2023 PDG seminars

First high-resolution coordinated observations of an active region with Solar Orbiter and DKIST

Active regions are the most dynamic structures in the solar disk. They contain numerous substructures with wide orders of sizes and lifetimes. The evolution of an active region with different time scales, the role of the small-scale structures in the active region, the mechanism triggering the transient phenomena, and the mechanism responsible for the plasma upflow at the active region border are still open issues. The main aim of the project is to focus on these open issues using high-resolution observation of the solar atmosphere obtained from different vantage points. The active region was observed during coordinated observations with Solar Orbiter and Daniel K. Inouye Solar Telescope (DKIST) on 18-21 October and 24 October 2022. Instruments onboard Solar Orbiter and DKIST provide unprecedented high-spatial and temporal simultaneous observation of the active region. Moreover, the Hinode and IRIS also focus on the same active region. We present the preliminary results of the coordinated observations from magnetic field, imaging and spectroscopy instruments.

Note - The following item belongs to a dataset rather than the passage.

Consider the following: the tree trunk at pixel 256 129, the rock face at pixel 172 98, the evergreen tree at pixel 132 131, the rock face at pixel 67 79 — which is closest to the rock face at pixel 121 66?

Beyond the Standard Flare Model – Dynamics of QPPs, Fans & SADs

The standard model is able to account for many of the phenomena observed in solar flares. However, some observed features, likely relating to the higher-energy nature of flare energy release, are yet to be tied into the standard model. Quasi-Periodic Pulsations (QPPs), flare fans and Supra-Arcade Downflows (SADs) are examples of such features. We investigate dynamics of these coronal plasma phenomena across 2-3 case studies – using data from Solar Orbiter/STIX, IRIS and Hinode-EIS.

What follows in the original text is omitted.